The company TSMC presented a SOT-MRAM memory jointly developed together with scientists from the Taiwan Industrial Technology Institute (ITRI). The new device is designed to be used as in-memory computing and high-level cache. The new memory is faster than DRAM and retains data even after power off, and is designed to replace STT-MRAM memory by consuming 100 times less energy during operation.

The role of high-level caches (L3 and above) and for in-memory computations has long been claimed by magnetoresistive memory with spin-momentum transfer register (STT-MRAM), among other promising options for non-volatile memory. . This memory variant transferred the magnetization of the memory cell through a tunnel junction using a spin-polarized current. Thus, it turns out that the energy consumption of STT-MRAM is many times less than the consumption of ordinary MRAM memory, in which recording is carried out by the induced electromagnetic field.

SOT-MRAM goes further. Registration (magnetization) of the cell (ferromagnetic layer) occurs with the help of the spinorbital rotation moment. The effect manifests itself in the conductor at the base of the cell in the process of combining two phenomena: the spin Hall effect and the Rashba-Edelstein effect. As a result, the ferromagnet adjacent to the conductor is affected by the magnetic field induced from the side of the spin current in the conductor. This results in SOT-MRAM requiring less power to operate, but real breakthroughs are yet to come.

Write and read valid paths for two types of MRAM cells. Image source: National University of Singapore

Other advantages of SOT-MRAM memory are increased resistance to wear, as well as separate write and read schemes, which positively affects performance.

“This basic cell achieves speeds of up to 10 ns, providing simultaneously low power consumption and high-speed operation, said Dr. General Manager of ITRI Electronics and Optoelectronic Systems Research Laboratories. Shi-Chi Chang. — Overall computing performance can be further improved when in-memory computing circuitry is implemented. “Looking ahead, this technology has application potential in high-performance computing (HPC), artificial intelligence (AI), automotive chips, and many more.”
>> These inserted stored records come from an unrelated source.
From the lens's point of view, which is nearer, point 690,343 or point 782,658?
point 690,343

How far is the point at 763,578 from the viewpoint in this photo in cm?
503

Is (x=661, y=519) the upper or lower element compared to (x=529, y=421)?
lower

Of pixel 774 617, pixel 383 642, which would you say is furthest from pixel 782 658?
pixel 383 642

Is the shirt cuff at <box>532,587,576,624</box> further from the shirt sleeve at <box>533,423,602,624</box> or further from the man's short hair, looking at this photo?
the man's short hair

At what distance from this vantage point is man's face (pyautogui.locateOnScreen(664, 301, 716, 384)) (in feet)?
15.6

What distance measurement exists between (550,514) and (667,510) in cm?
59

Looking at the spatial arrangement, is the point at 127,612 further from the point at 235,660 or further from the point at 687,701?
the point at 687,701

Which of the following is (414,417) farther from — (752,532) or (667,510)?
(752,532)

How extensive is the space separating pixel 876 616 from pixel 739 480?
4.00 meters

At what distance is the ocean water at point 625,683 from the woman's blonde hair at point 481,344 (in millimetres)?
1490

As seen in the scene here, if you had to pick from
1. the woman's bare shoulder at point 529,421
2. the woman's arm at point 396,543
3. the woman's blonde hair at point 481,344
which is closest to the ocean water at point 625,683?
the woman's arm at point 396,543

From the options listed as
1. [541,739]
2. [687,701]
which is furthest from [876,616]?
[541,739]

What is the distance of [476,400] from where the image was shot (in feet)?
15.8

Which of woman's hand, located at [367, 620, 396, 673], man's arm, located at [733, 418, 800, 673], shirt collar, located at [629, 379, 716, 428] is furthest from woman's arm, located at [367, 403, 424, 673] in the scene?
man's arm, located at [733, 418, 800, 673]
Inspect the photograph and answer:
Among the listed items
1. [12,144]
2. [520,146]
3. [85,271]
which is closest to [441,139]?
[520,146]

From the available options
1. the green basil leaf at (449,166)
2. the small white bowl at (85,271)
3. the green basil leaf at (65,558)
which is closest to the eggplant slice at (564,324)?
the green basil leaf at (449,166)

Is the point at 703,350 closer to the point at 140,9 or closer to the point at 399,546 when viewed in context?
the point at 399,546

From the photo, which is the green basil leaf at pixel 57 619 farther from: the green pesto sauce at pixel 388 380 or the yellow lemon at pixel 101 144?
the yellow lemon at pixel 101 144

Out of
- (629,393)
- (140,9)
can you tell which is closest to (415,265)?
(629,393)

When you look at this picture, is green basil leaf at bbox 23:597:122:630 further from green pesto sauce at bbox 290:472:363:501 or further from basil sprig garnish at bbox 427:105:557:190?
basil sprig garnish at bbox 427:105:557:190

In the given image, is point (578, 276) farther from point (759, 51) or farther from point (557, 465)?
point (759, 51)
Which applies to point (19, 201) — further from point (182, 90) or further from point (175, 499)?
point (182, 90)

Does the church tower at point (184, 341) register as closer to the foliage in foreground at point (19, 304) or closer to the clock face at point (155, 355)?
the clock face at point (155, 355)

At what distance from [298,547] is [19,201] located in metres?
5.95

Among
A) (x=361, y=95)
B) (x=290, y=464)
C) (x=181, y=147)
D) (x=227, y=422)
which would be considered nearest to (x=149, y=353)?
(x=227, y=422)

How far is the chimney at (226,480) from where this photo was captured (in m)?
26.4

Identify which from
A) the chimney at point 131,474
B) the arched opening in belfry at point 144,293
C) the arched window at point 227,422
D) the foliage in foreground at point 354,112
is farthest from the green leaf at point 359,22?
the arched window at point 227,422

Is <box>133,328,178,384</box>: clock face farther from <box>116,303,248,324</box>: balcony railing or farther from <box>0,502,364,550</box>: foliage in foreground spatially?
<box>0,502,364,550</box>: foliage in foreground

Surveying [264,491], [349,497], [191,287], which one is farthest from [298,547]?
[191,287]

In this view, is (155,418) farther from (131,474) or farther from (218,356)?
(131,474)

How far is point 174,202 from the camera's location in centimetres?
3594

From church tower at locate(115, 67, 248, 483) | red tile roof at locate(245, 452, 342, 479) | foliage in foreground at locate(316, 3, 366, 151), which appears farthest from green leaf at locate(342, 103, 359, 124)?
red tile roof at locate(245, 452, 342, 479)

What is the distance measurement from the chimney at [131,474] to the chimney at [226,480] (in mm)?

SOT-MRAM memory with a latency of 10 ns appears to be closer to SRAM (latency up to 2 ns) than conventional DRAM memory with a latency of 100 ns and above. And of course, it is significantly faster than today’s popular 3D NAND TLC, with latencies from 50 to 100 μs. But SOT-MRAM memory in processors and controllers will not appear tomorrow or the day after tomorrow, because the same STT-MRAM memory that has been developed for more than 20 years is not in demand. Although often necessary for efficient in-memory computing and self-powered devices, that’s the future, and it’s not far off.